読解の応用:
**1)** 本文によると、5月9日に名古屋の街でストレスを感じているかを尋ねた相手は何人ですか。
**2)** 本文のうち、「新しい年度に入ると「五月病」」という語句のある箇所から「いう悲痛な声も聞かれました。」までをそのまま書き写してください。

本文抜粋:

新しい年度に入ると「五月病」が話題となることが多くあります。新型コロナが2類から5類に移行したことで、2023年は特に注意が必要です。

■GW明けに街で聞いた「ストレスを感じていますか」

 5月9日、名古屋の街で疲労感やイライラといった「ストレス」を感じているかについて、50人に聞きました。

60代会社員の男性は「GW明けの仕事がストレス」と話し、30代の飲食業パートの女性は「人出が増えて客数も増えたため、GW期間中も仕事であまり休めなかったことがストレスだった」と教えてくれました。

また、20代の新入社員の男性は、仕事での責任感から学生時代にはなかったストレスを感じていて、20代の介護士の女性からは「任されることが増え、ストレスからか夜もなかなか眠れない」という悲痛な声も聞かれました。

40代の会社員の女性は、仕事上マスクを着けなければならず「外したいけど、暑い時などもマスクを外せないのがストレス」と話していました。

ほかにも「GWはどこも混んでいたから、子供をどこにも連れて行けず、“おうち時間”がストレスだった」という20代の主婦の声や、30代の自営業の男性は、最近の寒暖差による疲れを感じると話しています。

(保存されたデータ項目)
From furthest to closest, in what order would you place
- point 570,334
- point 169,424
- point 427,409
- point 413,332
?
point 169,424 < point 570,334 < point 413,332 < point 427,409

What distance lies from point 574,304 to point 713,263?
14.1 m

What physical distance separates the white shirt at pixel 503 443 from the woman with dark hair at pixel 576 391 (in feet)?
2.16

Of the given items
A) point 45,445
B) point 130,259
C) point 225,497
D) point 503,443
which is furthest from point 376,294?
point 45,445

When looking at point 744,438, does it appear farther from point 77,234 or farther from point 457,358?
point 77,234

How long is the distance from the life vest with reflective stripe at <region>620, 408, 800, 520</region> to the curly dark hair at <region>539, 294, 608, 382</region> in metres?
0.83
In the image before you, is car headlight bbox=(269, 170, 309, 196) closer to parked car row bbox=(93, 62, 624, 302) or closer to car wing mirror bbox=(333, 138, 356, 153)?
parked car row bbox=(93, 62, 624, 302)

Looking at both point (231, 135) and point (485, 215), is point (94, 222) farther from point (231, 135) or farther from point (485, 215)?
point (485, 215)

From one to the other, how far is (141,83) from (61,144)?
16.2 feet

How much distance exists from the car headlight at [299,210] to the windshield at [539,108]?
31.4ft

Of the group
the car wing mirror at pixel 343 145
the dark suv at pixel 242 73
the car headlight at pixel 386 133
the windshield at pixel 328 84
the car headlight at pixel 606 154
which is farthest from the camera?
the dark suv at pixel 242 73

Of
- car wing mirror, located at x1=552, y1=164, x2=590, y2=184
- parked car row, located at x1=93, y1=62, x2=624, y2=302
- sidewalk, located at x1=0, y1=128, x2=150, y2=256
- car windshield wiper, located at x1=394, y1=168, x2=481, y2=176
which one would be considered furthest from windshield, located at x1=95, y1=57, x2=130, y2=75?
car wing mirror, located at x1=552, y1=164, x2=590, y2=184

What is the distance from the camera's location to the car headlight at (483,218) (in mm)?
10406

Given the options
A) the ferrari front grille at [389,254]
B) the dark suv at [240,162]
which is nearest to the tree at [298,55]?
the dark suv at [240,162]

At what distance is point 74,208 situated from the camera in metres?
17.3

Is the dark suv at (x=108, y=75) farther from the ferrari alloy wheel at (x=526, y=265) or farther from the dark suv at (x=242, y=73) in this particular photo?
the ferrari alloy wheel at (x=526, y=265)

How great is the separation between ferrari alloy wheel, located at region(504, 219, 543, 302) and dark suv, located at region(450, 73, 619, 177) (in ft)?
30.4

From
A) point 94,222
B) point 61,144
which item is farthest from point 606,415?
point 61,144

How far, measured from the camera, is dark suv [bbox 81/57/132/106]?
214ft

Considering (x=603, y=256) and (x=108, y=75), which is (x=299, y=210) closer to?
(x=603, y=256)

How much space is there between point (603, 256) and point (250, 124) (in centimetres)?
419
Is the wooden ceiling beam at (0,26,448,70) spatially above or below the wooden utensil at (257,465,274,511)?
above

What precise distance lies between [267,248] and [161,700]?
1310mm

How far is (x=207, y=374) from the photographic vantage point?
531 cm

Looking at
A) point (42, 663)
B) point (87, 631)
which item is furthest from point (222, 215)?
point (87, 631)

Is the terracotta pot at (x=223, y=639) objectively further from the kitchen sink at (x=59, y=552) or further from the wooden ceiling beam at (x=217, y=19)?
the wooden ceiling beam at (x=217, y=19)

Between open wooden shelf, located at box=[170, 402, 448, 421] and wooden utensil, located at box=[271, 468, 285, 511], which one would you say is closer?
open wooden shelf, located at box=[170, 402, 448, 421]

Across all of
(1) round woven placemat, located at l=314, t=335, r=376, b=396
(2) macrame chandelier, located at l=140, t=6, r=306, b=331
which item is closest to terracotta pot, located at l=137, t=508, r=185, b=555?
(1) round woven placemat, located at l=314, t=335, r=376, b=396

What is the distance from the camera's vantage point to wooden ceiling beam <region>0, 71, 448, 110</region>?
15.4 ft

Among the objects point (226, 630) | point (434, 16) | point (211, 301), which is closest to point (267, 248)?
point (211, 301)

練習問題の解答:
**1)** 50人です。

**2)**
新しい年度に入ると「五月病」が話題となることが多くあります。新型コロナが2類から5類に移行したことで、2023年は特に注意が必要です。

■GW明けに街で聞いた「ストレスを感じていますか」

 5月9日、名古屋の街で疲労感やイライラといった「ストレス」を感じているかについて、50人に聞きました。

60代会社員の男性は「GW明けの仕事がストレス」と話し、30代の飲食業パートの女性は「人出が増えて客数も増えたため、GW期間中も仕事であまり休めなかったことがストレスだった」と教えてくれました。

また、20代の新入社員の男性は、仕事での責任感から学生時代にはなかったストレスを感じていて、20代の介護士の女性からは「任されることが増え、ストレスからか夜もなかなか眠れない」という悲痛な声も聞かれました。